1. This site uses cookies. By continuing to use this site, you are agreeing to our use of cookies. Learn More.

Gasoline leaking

Discussion in 'Microvans' started by hilbert, Feb 3, 2020.

  1. hilbert

    hilbert New Member

    Last thirstday I drove my Subaru Libero (Domingo E12-FA8 from year '97) van after one day parked, as usual, for few km, just the time to warm it up. When I stopped, I smell gasoline outside, but I couldn't see anything on the ground.
    The following morning, after a dozen km, the smell was intense, and I saw a leaking from above the rear left wheel.
    I hadn't the time to look better yet.

    Anyone has comments or suggestion about it?

    I hope I can fix it quickly, without the need of very special spares...
     
  2. Jigs-n-fixtures

    Jigs-n-fixtures Well-Known Member

    Most probably a bad fuel line. The “rubber” ones degrade over time. And, if you live some where with ethanol blended fuel, the “rubbers used in older cars were not always formulated to resist the alcohol, and would break down.

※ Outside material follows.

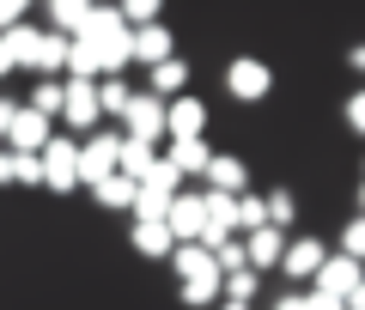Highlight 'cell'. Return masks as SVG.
Segmentation results:
<instances>
[{"label": "cell", "instance_id": "cell-1", "mask_svg": "<svg viewBox=\"0 0 365 310\" xmlns=\"http://www.w3.org/2000/svg\"><path fill=\"white\" fill-rule=\"evenodd\" d=\"M73 43H86V49L98 55L104 79H122V67L134 61V31L122 25V13H116V6H98V13H91V25L79 31Z\"/></svg>", "mask_w": 365, "mask_h": 310}, {"label": "cell", "instance_id": "cell-2", "mask_svg": "<svg viewBox=\"0 0 365 310\" xmlns=\"http://www.w3.org/2000/svg\"><path fill=\"white\" fill-rule=\"evenodd\" d=\"M6 49H13V61H19V67H37L43 79H61L73 37H61V31H31V25H19V31H6Z\"/></svg>", "mask_w": 365, "mask_h": 310}, {"label": "cell", "instance_id": "cell-3", "mask_svg": "<svg viewBox=\"0 0 365 310\" xmlns=\"http://www.w3.org/2000/svg\"><path fill=\"white\" fill-rule=\"evenodd\" d=\"M122 140H128V134H91V140H79V177H86L91 189L122 170Z\"/></svg>", "mask_w": 365, "mask_h": 310}, {"label": "cell", "instance_id": "cell-4", "mask_svg": "<svg viewBox=\"0 0 365 310\" xmlns=\"http://www.w3.org/2000/svg\"><path fill=\"white\" fill-rule=\"evenodd\" d=\"M73 182H86L79 177V140L73 134H55L49 146H43V189H73Z\"/></svg>", "mask_w": 365, "mask_h": 310}, {"label": "cell", "instance_id": "cell-5", "mask_svg": "<svg viewBox=\"0 0 365 310\" xmlns=\"http://www.w3.org/2000/svg\"><path fill=\"white\" fill-rule=\"evenodd\" d=\"M225 91H232L237 103H262L274 91V73H268V61H256V55H237L232 67H225Z\"/></svg>", "mask_w": 365, "mask_h": 310}, {"label": "cell", "instance_id": "cell-6", "mask_svg": "<svg viewBox=\"0 0 365 310\" xmlns=\"http://www.w3.org/2000/svg\"><path fill=\"white\" fill-rule=\"evenodd\" d=\"M98 116H104V103H98V86L91 79H67V134H98Z\"/></svg>", "mask_w": 365, "mask_h": 310}, {"label": "cell", "instance_id": "cell-7", "mask_svg": "<svg viewBox=\"0 0 365 310\" xmlns=\"http://www.w3.org/2000/svg\"><path fill=\"white\" fill-rule=\"evenodd\" d=\"M165 110L170 103L165 98H153V91H134V103H128V116H122V128H128V140H165Z\"/></svg>", "mask_w": 365, "mask_h": 310}, {"label": "cell", "instance_id": "cell-8", "mask_svg": "<svg viewBox=\"0 0 365 310\" xmlns=\"http://www.w3.org/2000/svg\"><path fill=\"white\" fill-rule=\"evenodd\" d=\"M165 225H170L177 244H207V195H177Z\"/></svg>", "mask_w": 365, "mask_h": 310}, {"label": "cell", "instance_id": "cell-9", "mask_svg": "<svg viewBox=\"0 0 365 310\" xmlns=\"http://www.w3.org/2000/svg\"><path fill=\"white\" fill-rule=\"evenodd\" d=\"M170 268H177L182 286H195V280H225L220 256H213L207 244H177V256H170Z\"/></svg>", "mask_w": 365, "mask_h": 310}, {"label": "cell", "instance_id": "cell-10", "mask_svg": "<svg viewBox=\"0 0 365 310\" xmlns=\"http://www.w3.org/2000/svg\"><path fill=\"white\" fill-rule=\"evenodd\" d=\"M13 153H31V158H43V146L55 140V128H49V116L43 110H31V103H19V122H13Z\"/></svg>", "mask_w": 365, "mask_h": 310}, {"label": "cell", "instance_id": "cell-11", "mask_svg": "<svg viewBox=\"0 0 365 310\" xmlns=\"http://www.w3.org/2000/svg\"><path fill=\"white\" fill-rule=\"evenodd\" d=\"M201 128H207V103L182 91V98L165 110V134H170V140H201Z\"/></svg>", "mask_w": 365, "mask_h": 310}, {"label": "cell", "instance_id": "cell-12", "mask_svg": "<svg viewBox=\"0 0 365 310\" xmlns=\"http://www.w3.org/2000/svg\"><path fill=\"white\" fill-rule=\"evenodd\" d=\"M323 262H329V249L317 244V237H292L280 274H287V280H317V274H323Z\"/></svg>", "mask_w": 365, "mask_h": 310}, {"label": "cell", "instance_id": "cell-13", "mask_svg": "<svg viewBox=\"0 0 365 310\" xmlns=\"http://www.w3.org/2000/svg\"><path fill=\"white\" fill-rule=\"evenodd\" d=\"M359 286H365V268L353 256H329L323 274H317V292H335V298H353Z\"/></svg>", "mask_w": 365, "mask_h": 310}, {"label": "cell", "instance_id": "cell-14", "mask_svg": "<svg viewBox=\"0 0 365 310\" xmlns=\"http://www.w3.org/2000/svg\"><path fill=\"white\" fill-rule=\"evenodd\" d=\"M225 237H237V195L207 189V249H220Z\"/></svg>", "mask_w": 365, "mask_h": 310}, {"label": "cell", "instance_id": "cell-15", "mask_svg": "<svg viewBox=\"0 0 365 310\" xmlns=\"http://www.w3.org/2000/svg\"><path fill=\"white\" fill-rule=\"evenodd\" d=\"M134 61H146V73H153V67H165V61H177V43H170V31H165V25L134 31Z\"/></svg>", "mask_w": 365, "mask_h": 310}, {"label": "cell", "instance_id": "cell-16", "mask_svg": "<svg viewBox=\"0 0 365 310\" xmlns=\"http://www.w3.org/2000/svg\"><path fill=\"white\" fill-rule=\"evenodd\" d=\"M207 189H220V195H250V170H244V158L213 153V165H207Z\"/></svg>", "mask_w": 365, "mask_h": 310}, {"label": "cell", "instance_id": "cell-17", "mask_svg": "<svg viewBox=\"0 0 365 310\" xmlns=\"http://www.w3.org/2000/svg\"><path fill=\"white\" fill-rule=\"evenodd\" d=\"M182 86H189V61H182V55L146 73V91H153V98H165V103H177V98H182Z\"/></svg>", "mask_w": 365, "mask_h": 310}, {"label": "cell", "instance_id": "cell-18", "mask_svg": "<svg viewBox=\"0 0 365 310\" xmlns=\"http://www.w3.org/2000/svg\"><path fill=\"white\" fill-rule=\"evenodd\" d=\"M244 244H250V268H280V262H287V232H274V225H268V232H256V237H244Z\"/></svg>", "mask_w": 365, "mask_h": 310}, {"label": "cell", "instance_id": "cell-19", "mask_svg": "<svg viewBox=\"0 0 365 310\" xmlns=\"http://www.w3.org/2000/svg\"><path fill=\"white\" fill-rule=\"evenodd\" d=\"M170 165L182 170V177H207V165H213V153H207V140H170Z\"/></svg>", "mask_w": 365, "mask_h": 310}, {"label": "cell", "instance_id": "cell-20", "mask_svg": "<svg viewBox=\"0 0 365 310\" xmlns=\"http://www.w3.org/2000/svg\"><path fill=\"white\" fill-rule=\"evenodd\" d=\"M153 170H158V153H153V140H122V177L146 182Z\"/></svg>", "mask_w": 365, "mask_h": 310}, {"label": "cell", "instance_id": "cell-21", "mask_svg": "<svg viewBox=\"0 0 365 310\" xmlns=\"http://www.w3.org/2000/svg\"><path fill=\"white\" fill-rule=\"evenodd\" d=\"M91 13H98V6H86V0H55V6H49V19H55L61 37H79V31L91 25Z\"/></svg>", "mask_w": 365, "mask_h": 310}, {"label": "cell", "instance_id": "cell-22", "mask_svg": "<svg viewBox=\"0 0 365 310\" xmlns=\"http://www.w3.org/2000/svg\"><path fill=\"white\" fill-rule=\"evenodd\" d=\"M237 232L244 237H256V232H268V195H237Z\"/></svg>", "mask_w": 365, "mask_h": 310}, {"label": "cell", "instance_id": "cell-23", "mask_svg": "<svg viewBox=\"0 0 365 310\" xmlns=\"http://www.w3.org/2000/svg\"><path fill=\"white\" fill-rule=\"evenodd\" d=\"M31 110H43V116H67V79H37V86H31Z\"/></svg>", "mask_w": 365, "mask_h": 310}, {"label": "cell", "instance_id": "cell-24", "mask_svg": "<svg viewBox=\"0 0 365 310\" xmlns=\"http://www.w3.org/2000/svg\"><path fill=\"white\" fill-rule=\"evenodd\" d=\"M134 249L140 256H177V237H170V225H140L134 219Z\"/></svg>", "mask_w": 365, "mask_h": 310}, {"label": "cell", "instance_id": "cell-25", "mask_svg": "<svg viewBox=\"0 0 365 310\" xmlns=\"http://www.w3.org/2000/svg\"><path fill=\"white\" fill-rule=\"evenodd\" d=\"M91 195H98L104 207H128V213H134V201H140V182H134V177H122V170H116V177H110V182H98Z\"/></svg>", "mask_w": 365, "mask_h": 310}, {"label": "cell", "instance_id": "cell-26", "mask_svg": "<svg viewBox=\"0 0 365 310\" xmlns=\"http://www.w3.org/2000/svg\"><path fill=\"white\" fill-rule=\"evenodd\" d=\"M256 286H262V274L256 268H244V274H225V304H256Z\"/></svg>", "mask_w": 365, "mask_h": 310}, {"label": "cell", "instance_id": "cell-27", "mask_svg": "<svg viewBox=\"0 0 365 310\" xmlns=\"http://www.w3.org/2000/svg\"><path fill=\"white\" fill-rule=\"evenodd\" d=\"M292 219H299L292 189H274V195H268V225H274V232H292Z\"/></svg>", "mask_w": 365, "mask_h": 310}, {"label": "cell", "instance_id": "cell-28", "mask_svg": "<svg viewBox=\"0 0 365 310\" xmlns=\"http://www.w3.org/2000/svg\"><path fill=\"white\" fill-rule=\"evenodd\" d=\"M98 103H104V116H128V103H134V91L122 86V79H104V86H98Z\"/></svg>", "mask_w": 365, "mask_h": 310}, {"label": "cell", "instance_id": "cell-29", "mask_svg": "<svg viewBox=\"0 0 365 310\" xmlns=\"http://www.w3.org/2000/svg\"><path fill=\"white\" fill-rule=\"evenodd\" d=\"M213 256H220V268H225V274H244V268H250V244H244V237H225Z\"/></svg>", "mask_w": 365, "mask_h": 310}, {"label": "cell", "instance_id": "cell-30", "mask_svg": "<svg viewBox=\"0 0 365 310\" xmlns=\"http://www.w3.org/2000/svg\"><path fill=\"white\" fill-rule=\"evenodd\" d=\"M116 13H122V25H128V31L158 25V6H153V0H128V6H116Z\"/></svg>", "mask_w": 365, "mask_h": 310}, {"label": "cell", "instance_id": "cell-31", "mask_svg": "<svg viewBox=\"0 0 365 310\" xmlns=\"http://www.w3.org/2000/svg\"><path fill=\"white\" fill-rule=\"evenodd\" d=\"M341 256L365 262V213H353V225H347V232H341Z\"/></svg>", "mask_w": 365, "mask_h": 310}, {"label": "cell", "instance_id": "cell-32", "mask_svg": "<svg viewBox=\"0 0 365 310\" xmlns=\"http://www.w3.org/2000/svg\"><path fill=\"white\" fill-rule=\"evenodd\" d=\"M347 128H353V134H365V86L347 98Z\"/></svg>", "mask_w": 365, "mask_h": 310}, {"label": "cell", "instance_id": "cell-33", "mask_svg": "<svg viewBox=\"0 0 365 310\" xmlns=\"http://www.w3.org/2000/svg\"><path fill=\"white\" fill-rule=\"evenodd\" d=\"M304 304H311V310H347V298H335V292H317V286H311V292H304Z\"/></svg>", "mask_w": 365, "mask_h": 310}, {"label": "cell", "instance_id": "cell-34", "mask_svg": "<svg viewBox=\"0 0 365 310\" xmlns=\"http://www.w3.org/2000/svg\"><path fill=\"white\" fill-rule=\"evenodd\" d=\"M25 25V6H13V0H0V37H6V31H19Z\"/></svg>", "mask_w": 365, "mask_h": 310}, {"label": "cell", "instance_id": "cell-35", "mask_svg": "<svg viewBox=\"0 0 365 310\" xmlns=\"http://www.w3.org/2000/svg\"><path fill=\"white\" fill-rule=\"evenodd\" d=\"M19 182H43V158H31V153H19Z\"/></svg>", "mask_w": 365, "mask_h": 310}, {"label": "cell", "instance_id": "cell-36", "mask_svg": "<svg viewBox=\"0 0 365 310\" xmlns=\"http://www.w3.org/2000/svg\"><path fill=\"white\" fill-rule=\"evenodd\" d=\"M13 122H19V103H13V98H0V140L13 134Z\"/></svg>", "mask_w": 365, "mask_h": 310}, {"label": "cell", "instance_id": "cell-37", "mask_svg": "<svg viewBox=\"0 0 365 310\" xmlns=\"http://www.w3.org/2000/svg\"><path fill=\"white\" fill-rule=\"evenodd\" d=\"M0 182H19V153H0Z\"/></svg>", "mask_w": 365, "mask_h": 310}, {"label": "cell", "instance_id": "cell-38", "mask_svg": "<svg viewBox=\"0 0 365 310\" xmlns=\"http://www.w3.org/2000/svg\"><path fill=\"white\" fill-rule=\"evenodd\" d=\"M268 310H311V304H304V292H287V298H274Z\"/></svg>", "mask_w": 365, "mask_h": 310}, {"label": "cell", "instance_id": "cell-39", "mask_svg": "<svg viewBox=\"0 0 365 310\" xmlns=\"http://www.w3.org/2000/svg\"><path fill=\"white\" fill-rule=\"evenodd\" d=\"M13 67H19V61H13V49H6V37H0V79L13 73Z\"/></svg>", "mask_w": 365, "mask_h": 310}, {"label": "cell", "instance_id": "cell-40", "mask_svg": "<svg viewBox=\"0 0 365 310\" xmlns=\"http://www.w3.org/2000/svg\"><path fill=\"white\" fill-rule=\"evenodd\" d=\"M347 61H353V73H365V43H353V55H347Z\"/></svg>", "mask_w": 365, "mask_h": 310}, {"label": "cell", "instance_id": "cell-41", "mask_svg": "<svg viewBox=\"0 0 365 310\" xmlns=\"http://www.w3.org/2000/svg\"><path fill=\"white\" fill-rule=\"evenodd\" d=\"M347 310H365V286H359V292H353V298H347Z\"/></svg>", "mask_w": 365, "mask_h": 310}, {"label": "cell", "instance_id": "cell-42", "mask_svg": "<svg viewBox=\"0 0 365 310\" xmlns=\"http://www.w3.org/2000/svg\"><path fill=\"white\" fill-rule=\"evenodd\" d=\"M359 213H365V182H359Z\"/></svg>", "mask_w": 365, "mask_h": 310}, {"label": "cell", "instance_id": "cell-43", "mask_svg": "<svg viewBox=\"0 0 365 310\" xmlns=\"http://www.w3.org/2000/svg\"><path fill=\"white\" fill-rule=\"evenodd\" d=\"M225 310H244V304H225Z\"/></svg>", "mask_w": 365, "mask_h": 310}]
</instances>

    When the town I was living in first went to ethanol I had to do a bunch of tricks with my rigs to keep them running. My 69-F250 wasn’t too bad, changed out three lengths of soft hose, and put a new needle and seat in the carb.

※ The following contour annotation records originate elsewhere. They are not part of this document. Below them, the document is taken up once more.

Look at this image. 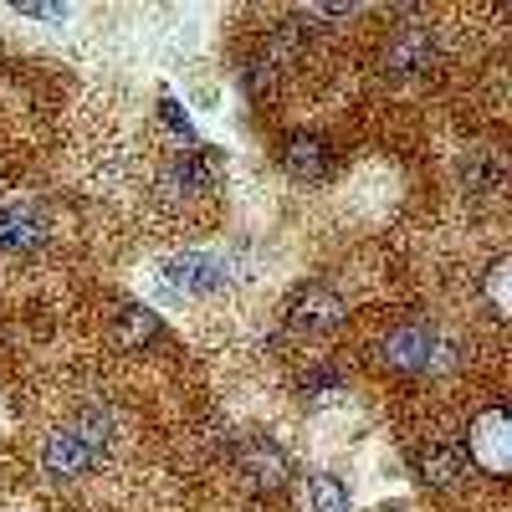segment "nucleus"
Instances as JSON below:
<instances>
[{
  "instance_id": "8",
  "label": "nucleus",
  "mask_w": 512,
  "mask_h": 512,
  "mask_svg": "<svg viewBox=\"0 0 512 512\" xmlns=\"http://www.w3.org/2000/svg\"><path fill=\"white\" fill-rule=\"evenodd\" d=\"M236 466H241L246 487H256V492H272V487H282V477H287V456H282L272 441H246L241 456H236Z\"/></svg>"
},
{
  "instance_id": "15",
  "label": "nucleus",
  "mask_w": 512,
  "mask_h": 512,
  "mask_svg": "<svg viewBox=\"0 0 512 512\" xmlns=\"http://www.w3.org/2000/svg\"><path fill=\"white\" fill-rule=\"evenodd\" d=\"M507 277H512V262H507V256H497L492 272H487V297H492V308H497V313H507V308H512V297H507Z\"/></svg>"
},
{
  "instance_id": "14",
  "label": "nucleus",
  "mask_w": 512,
  "mask_h": 512,
  "mask_svg": "<svg viewBox=\"0 0 512 512\" xmlns=\"http://www.w3.org/2000/svg\"><path fill=\"white\" fill-rule=\"evenodd\" d=\"M118 328H123V344H144V338H154V333H159V318H154L149 308H128Z\"/></svg>"
},
{
  "instance_id": "3",
  "label": "nucleus",
  "mask_w": 512,
  "mask_h": 512,
  "mask_svg": "<svg viewBox=\"0 0 512 512\" xmlns=\"http://www.w3.org/2000/svg\"><path fill=\"white\" fill-rule=\"evenodd\" d=\"M441 338L425 328V323H405L395 328L390 338H384V364H395V369H410V374H425V369H436L441 359Z\"/></svg>"
},
{
  "instance_id": "17",
  "label": "nucleus",
  "mask_w": 512,
  "mask_h": 512,
  "mask_svg": "<svg viewBox=\"0 0 512 512\" xmlns=\"http://www.w3.org/2000/svg\"><path fill=\"white\" fill-rule=\"evenodd\" d=\"M164 123L175 128V134H185V139H190V123L180 118V103H169V98H164Z\"/></svg>"
},
{
  "instance_id": "5",
  "label": "nucleus",
  "mask_w": 512,
  "mask_h": 512,
  "mask_svg": "<svg viewBox=\"0 0 512 512\" xmlns=\"http://www.w3.org/2000/svg\"><path fill=\"white\" fill-rule=\"evenodd\" d=\"M287 323L297 333H333L338 323H344V303H338V292L328 287H303V292H292V303H287Z\"/></svg>"
},
{
  "instance_id": "11",
  "label": "nucleus",
  "mask_w": 512,
  "mask_h": 512,
  "mask_svg": "<svg viewBox=\"0 0 512 512\" xmlns=\"http://www.w3.org/2000/svg\"><path fill=\"white\" fill-rule=\"evenodd\" d=\"M415 472H420V482H425V487H451V482L461 477V451H456L451 441H431V446H420Z\"/></svg>"
},
{
  "instance_id": "13",
  "label": "nucleus",
  "mask_w": 512,
  "mask_h": 512,
  "mask_svg": "<svg viewBox=\"0 0 512 512\" xmlns=\"http://www.w3.org/2000/svg\"><path fill=\"white\" fill-rule=\"evenodd\" d=\"M308 497H313V507H318V512H354V507H349V492L338 487L333 477H323V472H318V477H308Z\"/></svg>"
},
{
  "instance_id": "9",
  "label": "nucleus",
  "mask_w": 512,
  "mask_h": 512,
  "mask_svg": "<svg viewBox=\"0 0 512 512\" xmlns=\"http://www.w3.org/2000/svg\"><path fill=\"white\" fill-rule=\"evenodd\" d=\"M164 272H169V287L175 292H210V287L226 282V267L216 256H200V251H185L175 262H164Z\"/></svg>"
},
{
  "instance_id": "2",
  "label": "nucleus",
  "mask_w": 512,
  "mask_h": 512,
  "mask_svg": "<svg viewBox=\"0 0 512 512\" xmlns=\"http://www.w3.org/2000/svg\"><path fill=\"white\" fill-rule=\"evenodd\" d=\"M466 451H472V461L482 466V472L492 477H507L512 472V420L507 410H482L472 420V436H466Z\"/></svg>"
},
{
  "instance_id": "12",
  "label": "nucleus",
  "mask_w": 512,
  "mask_h": 512,
  "mask_svg": "<svg viewBox=\"0 0 512 512\" xmlns=\"http://www.w3.org/2000/svg\"><path fill=\"white\" fill-rule=\"evenodd\" d=\"M461 180L472 195H497L502 190V159L492 149H472L461 159Z\"/></svg>"
},
{
  "instance_id": "4",
  "label": "nucleus",
  "mask_w": 512,
  "mask_h": 512,
  "mask_svg": "<svg viewBox=\"0 0 512 512\" xmlns=\"http://www.w3.org/2000/svg\"><path fill=\"white\" fill-rule=\"evenodd\" d=\"M431 62H436L431 26H400L390 36V47H384V72H395V77H420V72H431Z\"/></svg>"
},
{
  "instance_id": "6",
  "label": "nucleus",
  "mask_w": 512,
  "mask_h": 512,
  "mask_svg": "<svg viewBox=\"0 0 512 512\" xmlns=\"http://www.w3.org/2000/svg\"><path fill=\"white\" fill-rule=\"evenodd\" d=\"M226 180V159L221 149H190L175 159V169H169V190H185V195H205L216 190Z\"/></svg>"
},
{
  "instance_id": "10",
  "label": "nucleus",
  "mask_w": 512,
  "mask_h": 512,
  "mask_svg": "<svg viewBox=\"0 0 512 512\" xmlns=\"http://www.w3.org/2000/svg\"><path fill=\"white\" fill-rule=\"evenodd\" d=\"M282 164H287V175L292 180H328V169H333V154H328V144L323 139H313V134H297V139H287L282 144Z\"/></svg>"
},
{
  "instance_id": "16",
  "label": "nucleus",
  "mask_w": 512,
  "mask_h": 512,
  "mask_svg": "<svg viewBox=\"0 0 512 512\" xmlns=\"http://www.w3.org/2000/svg\"><path fill=\"white\" fill-rule=\"evenodd\" d=\"M21 16H31V21H62L67 16V6H16Z\"/></svg>"
},
{
  "instance_id": "1",
  "label": "nucleus",
  "mask_w": 512,
  "mask_h": 512,
  "mask_svg": "<svg viewBox=\"0 0 512 512\" xmlns=\"http://www.w3.org/2000/svg\"><path fill=\"white\" fill-rule=\"evenodd\" d=\"M108 431H113V420L88 405V410H77V420L67 425V431H57L47 441V451H41V466L57 477V482H77V477H88L103 466L108 456Z\"/></svg>"
},
{
  "instance_id": "7",
  "label": "nucleus",
  "mask_w": 512,
  "mask_h": 512,
  "mask_svg": "<svg viewBox=\"0 0 512 512\" xmlns=\"http://www.w3.org/2000/svg\"><path fill=\"white\" fill-rule=\"evenodd\" d=\"M47 236V221L31 200H6L0 205V251H31Z\"/></svg>"
}]
</instances>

    My Car was a different matter. It had a premium fuel tank, which had been lined with something to keep it from rusting. I ended up with a bank of four really big fuel filters in the trunk, set up in parallel, that I had to change once a week. After a couple of months, all the lining had sloughed off, and I was back in business.

    Lesson learned, was that the ethanol fuels don’t work well with vehicles not made for them.
     
  3. hilbert

    hilbert New Member

    Update!
    In the area of fuel pipe, over the rear wheel there is a fan fixed to a holder which is part of main frame. Such holder was being corroded by rust, and the fan felt down on the pipes, damaging one of them.
    Cost for the repairment was mainly for restoring the frame, where the rust damaged it, letting the fan holder fall down. The only sparepart needed was a piece of fuel pipe, the rest was grinder and welding work
    I do not have any picture, but I plan to open the engine cover, and take some.